Figures from Nielsen released this week pointed to the strongest UK grocery sales in five years thanks to the heatwave.

Separate data from the Kantar Worldpanel also showed supermarket sales spiking over the 12 weeks to the 15 July, with credit given to “the prolonged hot weather”.

Yet official data from the Office for National Statistics showed an unexpected fall in retail sales volumes in June, with the agency saying that “consumers stayed away from stores and instead enjoyed the World Cup and the heatwave”.

So is the heatwave likely to boost retail sales, or not?

And will it have any positive effect on the wider economy?

Why would a heatwave spur spending?

For the obvious reasons.

People buy things they need to cope with or enjoy the hot weather. Kantar says that Britons stocked up on items such as barbecue firelighters, alcohol and sun cream.

Domestic tourism can also get a boost.

There’s also the feel-good factor. If people are happier because of the hot weather the theory is that consumer confidence will be higher and they will spend more in the shops.

But economists stress that the economic impact can be ambiguous.

“It is a bit of a double-edged sword,” says Howard Archer of the EY Item Club.

“On the positive side, it obviously boosts demand for food and drink, most notably for barbecues.

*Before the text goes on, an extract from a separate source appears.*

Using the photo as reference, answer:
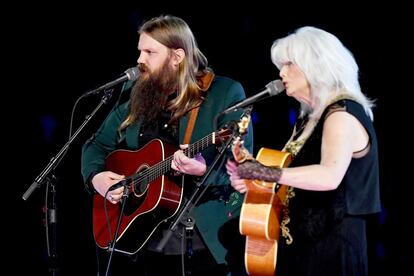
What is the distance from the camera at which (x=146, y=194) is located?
3773 mm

It can also lift demand for summer clothing, particularly if the weather has not been great before the heatwave occurs. Sales of outdoor recreational goods, sunglasses, suntan [lotion], fans etc will also be boosted. However, extended fine weather may also deter people from going to the shops or even sitting indoors and ordering online.”

“A lot of ‘additional spend’ [in a heatwave] is no such thing,”  says Simon French of Panmure Gordon.

“Pubs are taking spend share off restaurants and food spend is also a rotation of spending patterns rather than volume increase.”

Mr French is also sceptical of the consumer confidence boost channel.

“The [aggregate UK household] savings ratio being so low means that the ability for consumer confidence boost to translate into additional spending is limited. You can make a stronger argument for the weather impact when households have latent capacity [but] most indicators suggest they haven’t.”

Other economists point out that hot temperatures can adversely affect workers’ productivity levels.

How big of a part of the economy are retail sales?

According to the ONS, roughly £400bn was spent on retail sales, including fuel, in 2017.

Total GDP last year was around £2 trillion, meaning retail sales account for roughly a fifth of the economy.

So a decent performance from retail sales in a quarter can deliver a significant boost to overall growth. Indeed, despite the slippage in June, the ONS estimates that over the second quarter retail sales were still up 2.1 per cent.

That alone should deliver 0.4 percentage points to second-quarter GDP growth.

That’s very useful after growth slumped to just 0.2 per cent in the first quarter.

So hot weather can generally be expected to boost growth?

Not necessarily.

The UK had a very hot summer in 2003. And GDP grew rapidly in the second half of the year.

However, there was a marked growth slowdown in 2004, which signals that any household consumption boost was merely expenditure brought forward rather than being additional.

The last comparable UK heatwave to the current one was in the summer of 1976.

GDP did grow extremely quickly in the second half of that year, rising by 1.2 per cent in the third quarter and 2.1 per cent in the final quarter.

However, that bounce followed recession in 1975 and coincided with the country’s bailout by the IMF, which very likely had more influence on GDP volatility over that period than the hot weather.